Excerto do documento:
Há duas ordens de razões. A primeira prende-se, uma vez mais, com a heterogeneidade crescente que o alargamento virá a introduzir na União, bem como com outras linhas de fractura que já são também detectáveis a nível dos Quinze, como se pode observar nos modelos de integração diferenciada hoje existentes ou na frágil compatibilidade das culturas de Defesa dentro da União. Para um país como Portugal, que sofre de condições específicas que são, elas próprias, indutoras de perifericidade, torna-se importante encontrar mecanismos de regulação centrípeta que, de uma forma controlada e transparente, possam abrir caminho ao nosso interesse em participar em pleno em mecanismos de maior aprofundamento de certas políticas, se e quando a nossa vontade nacional decidir ir por aí, como foi já o caso da moeda única ou de Schengen.

A segunda razão é de natureza mais táctica. Se bem repararmos, desde Amesterdão que vínhamos a assistir a discursos, ou tomadas de posição prática, que apontavam a rigidez do actual modelo de “cooperações reforçadas” como a justificação para o alimentar de pretensões para vir a trabalhar, em certos domínios, à margem das instituições comunitárias. O espírito “grupo de contacto” estava assim a começar a espalhar-se de forma perigosa e, ao propormos nós próprios a revisitação controlada dos actuais modelos de “cooperações reforçadas”, procurámos retirar argumentos a quantos pareciam crescentemente interessados em funcionar fora do quadro institucional único da União, nomeadamente fugindo ao papel central da Comissão Europeia e à tutela do Tribunal de Justiça.

Mas do conjunto de interesses que Portugal procurava preservar nesta CIG constava também a necessidade de atentar na evolução de duas importantes fontes de influência e de poder: a Comissão Europeia e o Conselho.

A leitura que Portugal, desde sempre, tem vindo a fazer da vida comunitária assenta na importância do papel da Comissão Europeia, o que justifica a preservação, e mesmo o reforço, dos respectivos poderes no quadro interinstitucional. Daí decorre igualmente a ideia de que deve ser atribuído ao presidente da Comissão um conjunto mais alargado de poderes que, sem afectarem o princípio da colegialidade, facilitem a afirmação da sua autoridade, que deve ir a par da sua crescente responsabilização política, nomeadamente no que toca às garantias de neutralidade e de independência da instituição.

Dados fornecidos:
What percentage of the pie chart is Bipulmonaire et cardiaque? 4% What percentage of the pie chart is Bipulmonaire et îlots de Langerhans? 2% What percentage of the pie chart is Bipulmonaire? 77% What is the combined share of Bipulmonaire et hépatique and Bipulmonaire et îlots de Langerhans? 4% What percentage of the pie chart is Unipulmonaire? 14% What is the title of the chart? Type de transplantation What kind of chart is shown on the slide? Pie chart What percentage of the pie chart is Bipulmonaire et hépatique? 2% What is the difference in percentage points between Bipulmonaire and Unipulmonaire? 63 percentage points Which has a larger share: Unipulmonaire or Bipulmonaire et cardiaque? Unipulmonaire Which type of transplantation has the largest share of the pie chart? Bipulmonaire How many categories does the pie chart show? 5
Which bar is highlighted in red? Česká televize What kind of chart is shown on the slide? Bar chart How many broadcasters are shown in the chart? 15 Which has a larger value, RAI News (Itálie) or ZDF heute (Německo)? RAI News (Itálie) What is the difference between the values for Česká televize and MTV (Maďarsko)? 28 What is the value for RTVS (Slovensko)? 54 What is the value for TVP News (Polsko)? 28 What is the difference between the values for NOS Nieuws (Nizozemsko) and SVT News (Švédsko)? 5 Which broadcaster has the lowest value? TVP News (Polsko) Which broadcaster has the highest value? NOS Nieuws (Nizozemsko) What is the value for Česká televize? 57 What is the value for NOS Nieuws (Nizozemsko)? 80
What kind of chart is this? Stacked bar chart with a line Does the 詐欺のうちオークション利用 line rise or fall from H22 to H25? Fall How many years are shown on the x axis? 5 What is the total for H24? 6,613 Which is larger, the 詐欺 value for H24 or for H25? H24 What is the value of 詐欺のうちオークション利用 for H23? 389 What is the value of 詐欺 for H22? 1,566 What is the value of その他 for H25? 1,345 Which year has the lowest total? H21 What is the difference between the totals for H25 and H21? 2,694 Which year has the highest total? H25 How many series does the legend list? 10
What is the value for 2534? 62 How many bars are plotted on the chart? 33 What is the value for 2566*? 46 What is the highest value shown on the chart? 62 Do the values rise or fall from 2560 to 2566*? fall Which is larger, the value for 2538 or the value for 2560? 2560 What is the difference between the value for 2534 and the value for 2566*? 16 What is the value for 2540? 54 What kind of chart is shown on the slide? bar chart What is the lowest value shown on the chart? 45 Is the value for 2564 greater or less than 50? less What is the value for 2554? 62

Tarefas obrigatórias:
(a) Responde a estas perguntas com base no excerto:
(i) Que dois casos são dados como exemplos de a vontade nacional portuguesa já ter decidido participar em mecanismos de maior aprofundamento?
(ii) Desde quando se vinham a ouvir discursos que apontavam a rigidez do modelo de "cooperações reforçadas"?
(iii) Quais são as duas fontes de influência e de poder cuja evolução Portugal procurava acompanhar nesta CIG?
(b) Repete, sem qualquer alteração, o trecho do excerto que começa nas palavras "A leitura que" e termina em "independência da instituição.".

Resolução dos exercícios:
(a)
(i) A moeda única e Schengen.
(ii) Desde Amesterdão.
(iii) A Comissão Europeia e o Conselho.

(b)
A leitura que Portugal, desde sempre, tem vindo a fazer da vida comunitária assenta na importância do papel da Comissão Europeia, o que justifica a preservação, e mesmo o reforço, dos respectivos poderes no quadro interinstitucional. Daí decorre igualmente a ideia de que deve ser atribuído ao presidente da Comissão um conjunto mais alargado de poderes que, sem afectarem o princípio da colegialidade, facilitem a afirmação da sua autoridade, que deve ir a par da sua crescente responsabilização política, nomeadamente no que toca às garantias de neutralidade e de independência da instituição.